ACTION ITEM A:
According to the blog post, how much money does PwC suggest could be put into consultants' pockets?
ACTION ITEM B:
In the blog post, rewrite the part that opens with the words "Bayard said..." and closes with "Tim Almond said...", substituting "director" for every occurrence of "supremo".

EXCERPTED PASSAGE:
------------------------------------------------------------------------
Thursday, 17 January 2013

Remaining clueless 'would make consultants Billions'

From the BBC:

Health Secretary Jeremy Hunt wants the NHS to remain clueless about IT projects until 2018 - a move a report says could help make consultants billions of pounds a year.

In a speech, Mr Hunt will say a first step is to give consultants really big projects that won't be ready by March 2015.And by April 2018, any remaining projects will still be running.

PwC suggests a potential £4.4bn could be put into their pockets by running lots of projects going around in circles.

In a speech to think tank Policy Exchange, Mr Hunt will say hospitals should plan to start drawing up large, complicated contracts that restrict them to a limited number of suppliers, probably using some poor software that they bought off the shelf and have to do thousands of changes to because of various arcane NHS rules, with live dates of March 2015.

This will means that consultants will have penalty clauses and change requests for all the times that the NHS changes its mind.

"We need to continue to be clueless about sorting out the structure of the NHS, or using clear, staged deliverables with a strong project sponsor, so that consultants can continue taking the piss and ensuring that people are still wheeling files around the NHS like it's the 70s" he will say.

Mr Hunt's comments come as a report by PwC said whatever Mr Hunt wanted, as he pays the bills and every consultancy knows that you tell the client what they want to hear.

Labour says the public will struggle to understand why they're criticising the Tories for wasting the money on the same projects that they did.

6 comments:

Lola said...

What really pisses me off about this is the fact that my little retail financial advice business is highly computerised and clients can see all their stuff on line and I have a system that can add their bank accounts into that all for the princely sum of - relative to the NHS - bugger all. All the links have been built by small outfits who can see a little commercial advantage. No 'consultants' have been involved at all.

Mark Wadsworth said...

Yup, agreed.

Bayard said...

"every consultancy knows that you tell the client what they want to hear."

Which is why they are known as "conslutants"

Graeme said...

the trouble is that if you don't use consultants, you have to get a "supremo". And the people in charge of selection would not know a good supremo from a bad one.

Why is it easier for me to order a hotel room in a foreign country than it is to get an appointment with a doctor in the town where I live? Can't we just get hotel.com to design the systems? And then ask every hospital/GP to buy a broadband connection?

Tim Almond said...

Graeme,

Why is it easier for me to order a hotel room in a foreign country than it is to get an appointment with a doctor in the town where I live? Can't we just get hotel.com to design the systems? And then ask every hospital/GP to buy a broadband connection?

Because the people backing hotels.com put their own money into it. So, they did things like track progress and make sure that it started making them money reasonably soon.

The failure of government IT is that none of the people running the projects have any stake in it. They can fanny around for years, before cancelling it and no-one cares.

Graeme said...

agreed Stigler...but why shouldn't someone just ask hotels.com to design an appoint,ment booking system? It must be cheaper than what is currentlky happening.
------------------------------------------------------------------------
DATASET ENTRIES:

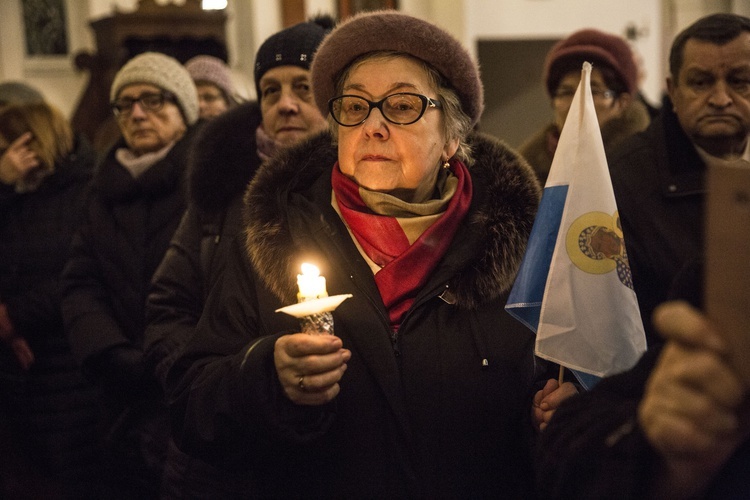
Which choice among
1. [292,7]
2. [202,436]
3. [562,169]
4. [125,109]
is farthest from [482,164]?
[292,7]

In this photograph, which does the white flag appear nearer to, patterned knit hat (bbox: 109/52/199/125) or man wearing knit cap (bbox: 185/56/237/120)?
patterned knit hat (bbox: 109/52/199/125)

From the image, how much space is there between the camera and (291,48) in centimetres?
296

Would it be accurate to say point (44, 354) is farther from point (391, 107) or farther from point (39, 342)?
point (391, 107)

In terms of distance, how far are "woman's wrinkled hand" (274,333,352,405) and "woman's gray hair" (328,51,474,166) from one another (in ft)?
2.48

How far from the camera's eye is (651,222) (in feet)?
8.79

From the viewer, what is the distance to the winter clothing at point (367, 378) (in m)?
1.84

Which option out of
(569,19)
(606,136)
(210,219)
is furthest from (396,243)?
(569,19)

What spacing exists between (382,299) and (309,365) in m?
0.37

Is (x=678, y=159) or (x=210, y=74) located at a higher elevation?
(x=210, y=74)

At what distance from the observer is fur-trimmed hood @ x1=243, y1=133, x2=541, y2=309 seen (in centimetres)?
197

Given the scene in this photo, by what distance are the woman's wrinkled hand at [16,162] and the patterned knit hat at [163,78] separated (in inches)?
19.7

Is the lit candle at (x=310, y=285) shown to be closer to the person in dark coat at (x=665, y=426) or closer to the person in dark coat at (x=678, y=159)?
the person in dark coat at (x=665, y=426)

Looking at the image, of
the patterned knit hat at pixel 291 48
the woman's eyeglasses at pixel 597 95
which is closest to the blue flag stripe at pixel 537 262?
the patterned knit hat at pixel 291 48

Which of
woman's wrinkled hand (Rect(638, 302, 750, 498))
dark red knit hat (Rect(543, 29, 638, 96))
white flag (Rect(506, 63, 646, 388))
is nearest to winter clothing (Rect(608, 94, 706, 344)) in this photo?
white flag (Rect(506, 63, 646, 388))
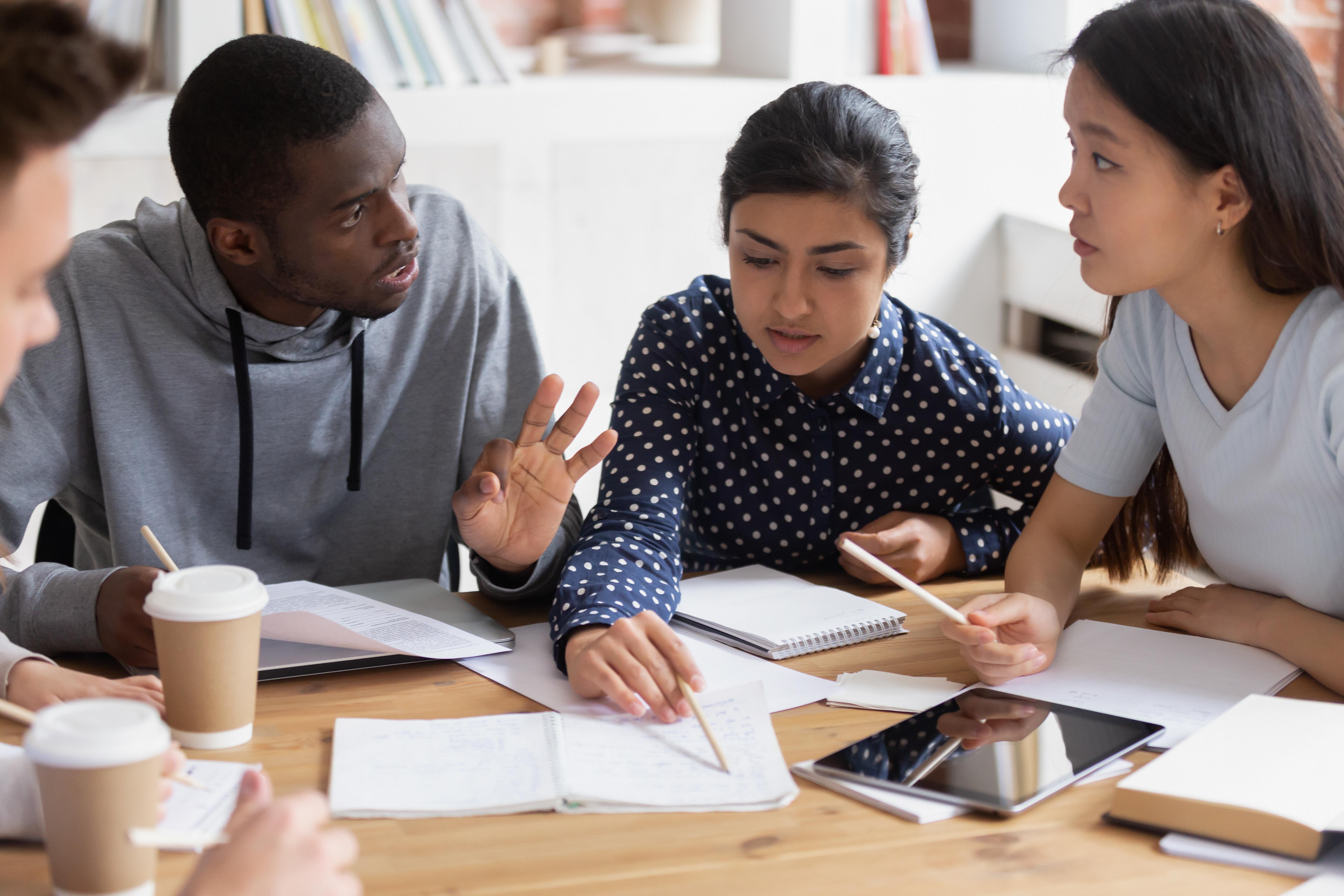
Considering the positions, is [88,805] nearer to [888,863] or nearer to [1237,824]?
[888,863]

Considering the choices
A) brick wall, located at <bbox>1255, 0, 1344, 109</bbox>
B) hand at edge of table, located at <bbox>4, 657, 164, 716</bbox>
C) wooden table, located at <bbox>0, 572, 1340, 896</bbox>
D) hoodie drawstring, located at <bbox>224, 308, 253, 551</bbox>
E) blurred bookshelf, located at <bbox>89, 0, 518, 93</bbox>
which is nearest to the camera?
wooden table, located at <bbox>0, 572, 1340, 896</bbox>

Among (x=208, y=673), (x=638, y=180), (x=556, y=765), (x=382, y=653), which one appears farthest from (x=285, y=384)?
(x=638, y=180)

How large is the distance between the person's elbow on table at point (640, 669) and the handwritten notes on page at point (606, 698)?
0.8 inches

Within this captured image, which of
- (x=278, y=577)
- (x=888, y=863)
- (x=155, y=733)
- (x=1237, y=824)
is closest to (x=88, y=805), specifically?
(x=155, y=733)

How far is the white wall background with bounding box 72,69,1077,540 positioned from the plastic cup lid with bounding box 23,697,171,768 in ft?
5.45

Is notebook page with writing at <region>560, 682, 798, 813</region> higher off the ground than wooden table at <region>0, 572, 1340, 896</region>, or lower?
lower

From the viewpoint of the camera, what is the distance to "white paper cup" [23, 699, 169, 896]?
2.35 ft

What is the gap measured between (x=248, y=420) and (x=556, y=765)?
26.8 inches

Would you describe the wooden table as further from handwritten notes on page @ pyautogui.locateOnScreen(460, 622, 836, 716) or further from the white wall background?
the white wall background

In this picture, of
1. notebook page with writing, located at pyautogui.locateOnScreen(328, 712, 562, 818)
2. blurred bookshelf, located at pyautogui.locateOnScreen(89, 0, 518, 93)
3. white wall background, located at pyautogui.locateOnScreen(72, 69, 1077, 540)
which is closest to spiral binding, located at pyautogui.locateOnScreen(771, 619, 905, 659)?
notebook page with writing, located at pyautogui.locateOnScreen(328, 712, 562, 818)

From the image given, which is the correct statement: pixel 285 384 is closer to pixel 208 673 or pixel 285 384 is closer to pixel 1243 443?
pixel 208 673

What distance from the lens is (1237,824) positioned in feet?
2.83

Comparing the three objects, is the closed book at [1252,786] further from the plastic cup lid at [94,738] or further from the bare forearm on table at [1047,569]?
the plastic cup lid at [94,738]

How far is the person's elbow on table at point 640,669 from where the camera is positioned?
1074 millimetres
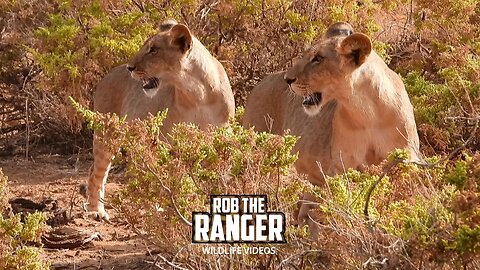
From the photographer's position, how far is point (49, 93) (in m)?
13.1

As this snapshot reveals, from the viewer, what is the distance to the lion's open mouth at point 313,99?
752 centimetres

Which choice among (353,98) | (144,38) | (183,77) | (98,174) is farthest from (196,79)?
(144,38)

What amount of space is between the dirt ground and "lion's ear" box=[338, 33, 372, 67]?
1.90 m

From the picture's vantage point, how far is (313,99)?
754 centimetres

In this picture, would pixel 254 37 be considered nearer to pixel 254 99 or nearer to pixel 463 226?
pixel 254 99

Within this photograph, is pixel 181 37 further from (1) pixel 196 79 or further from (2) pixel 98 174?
(2) pixel 98 174

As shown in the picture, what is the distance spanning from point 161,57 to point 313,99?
6.74ft

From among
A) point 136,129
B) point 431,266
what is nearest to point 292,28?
point 136,129

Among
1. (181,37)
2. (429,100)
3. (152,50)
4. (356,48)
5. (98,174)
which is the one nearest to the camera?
(356,48)

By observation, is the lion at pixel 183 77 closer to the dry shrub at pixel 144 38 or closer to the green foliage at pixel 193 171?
the dry shrub at pixel 144 38

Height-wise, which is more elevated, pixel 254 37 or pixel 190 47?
pixel 254 37

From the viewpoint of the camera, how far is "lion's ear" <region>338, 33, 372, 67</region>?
23.8 feet

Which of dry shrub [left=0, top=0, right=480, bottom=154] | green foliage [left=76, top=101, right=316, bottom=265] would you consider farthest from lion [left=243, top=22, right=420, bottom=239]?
dry shrub [left=0, top=0, right=480, bottom=154]

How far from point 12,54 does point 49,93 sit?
78cm
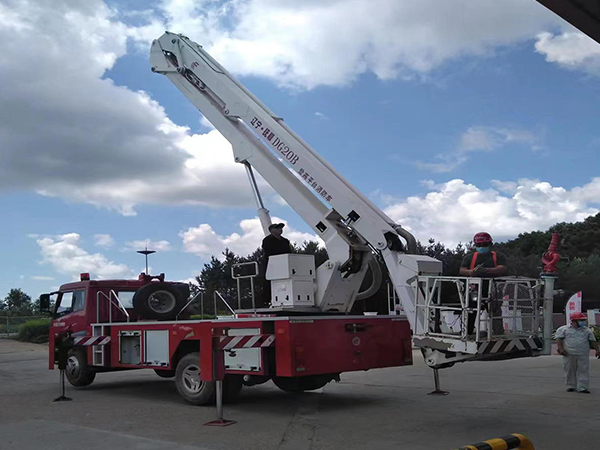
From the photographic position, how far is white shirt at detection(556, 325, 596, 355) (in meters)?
12.6

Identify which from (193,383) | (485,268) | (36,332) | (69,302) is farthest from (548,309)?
(36,332)

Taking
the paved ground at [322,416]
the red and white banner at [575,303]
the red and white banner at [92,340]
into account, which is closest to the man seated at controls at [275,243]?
the paved ground at [322,416]

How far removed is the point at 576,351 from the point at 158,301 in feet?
27.6

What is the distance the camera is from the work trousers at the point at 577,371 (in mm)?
12258

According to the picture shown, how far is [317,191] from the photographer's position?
11422 millimetres

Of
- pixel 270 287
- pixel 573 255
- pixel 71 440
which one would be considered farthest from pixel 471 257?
pixel 573 255

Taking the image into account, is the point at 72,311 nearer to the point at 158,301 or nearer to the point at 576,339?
the point at 158,301

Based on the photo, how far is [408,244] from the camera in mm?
10359

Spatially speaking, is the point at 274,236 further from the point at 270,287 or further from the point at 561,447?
the point at 561,447

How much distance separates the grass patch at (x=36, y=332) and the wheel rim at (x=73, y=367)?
67.6ft

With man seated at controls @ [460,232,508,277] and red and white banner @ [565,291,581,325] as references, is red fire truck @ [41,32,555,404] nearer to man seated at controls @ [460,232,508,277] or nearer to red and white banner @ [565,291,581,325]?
man seated at controls @ [460,232,508,277]

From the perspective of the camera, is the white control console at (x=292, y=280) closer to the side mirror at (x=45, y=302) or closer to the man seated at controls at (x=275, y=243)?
the man seated at controls at (x=275, y=243)

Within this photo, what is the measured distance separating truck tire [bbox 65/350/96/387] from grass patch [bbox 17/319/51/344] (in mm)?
20647

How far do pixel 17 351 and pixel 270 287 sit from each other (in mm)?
21800
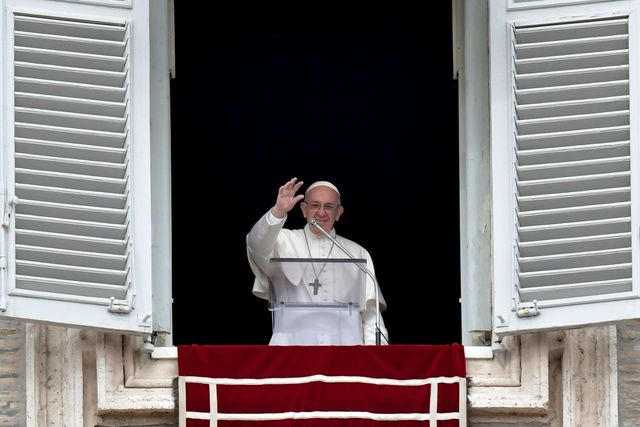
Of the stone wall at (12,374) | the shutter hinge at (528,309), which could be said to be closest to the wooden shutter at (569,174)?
the shutter hinge at (528,309)

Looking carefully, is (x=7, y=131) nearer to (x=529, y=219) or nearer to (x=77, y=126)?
(x=77, y=126)

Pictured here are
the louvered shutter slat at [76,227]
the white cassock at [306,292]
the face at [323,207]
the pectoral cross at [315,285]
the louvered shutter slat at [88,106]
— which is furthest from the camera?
the face at [323,207]

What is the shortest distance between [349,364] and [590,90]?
4.71 ft

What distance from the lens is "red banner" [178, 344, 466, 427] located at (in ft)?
36.9

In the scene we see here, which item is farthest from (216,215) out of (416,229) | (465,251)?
(465,251)

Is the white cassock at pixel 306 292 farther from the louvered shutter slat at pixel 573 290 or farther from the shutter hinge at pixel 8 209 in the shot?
the shutter hinge at pixel 8 209

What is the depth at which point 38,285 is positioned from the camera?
11.1 meters

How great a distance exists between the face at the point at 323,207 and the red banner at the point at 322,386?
1625mm

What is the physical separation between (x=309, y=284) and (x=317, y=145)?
2422mm

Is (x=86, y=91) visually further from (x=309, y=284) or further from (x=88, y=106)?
Answer: (x=309, y=284)

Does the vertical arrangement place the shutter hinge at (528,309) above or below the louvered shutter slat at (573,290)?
below

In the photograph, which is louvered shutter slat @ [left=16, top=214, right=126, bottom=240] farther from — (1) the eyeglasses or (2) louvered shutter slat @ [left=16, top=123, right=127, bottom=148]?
(1) the eyeglasses

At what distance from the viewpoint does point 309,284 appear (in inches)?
480

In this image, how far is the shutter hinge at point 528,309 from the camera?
11.2 meters
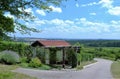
------------------------------------------------------------------------
ANSWER BOX A:
A potential £4.4bn.

ANSWER BOX B:
Bayard said...

"every consultancy knows that you tell the client what they want to hear."

Which is why they are known as "conslutants"

Graeme said...

the trouble is that if you don't use consultants, you have to get a "director". And the people in charge of selection would not know a good director from a bad one.

Why is it easier for me to order a hotel room in a foreign country than it is to get an appointment with a doctor in the town where I live? Can't we just get hotel.com to design the systems? And then ask every hospital/GP to buy a broadband connection?

Tim Almond said...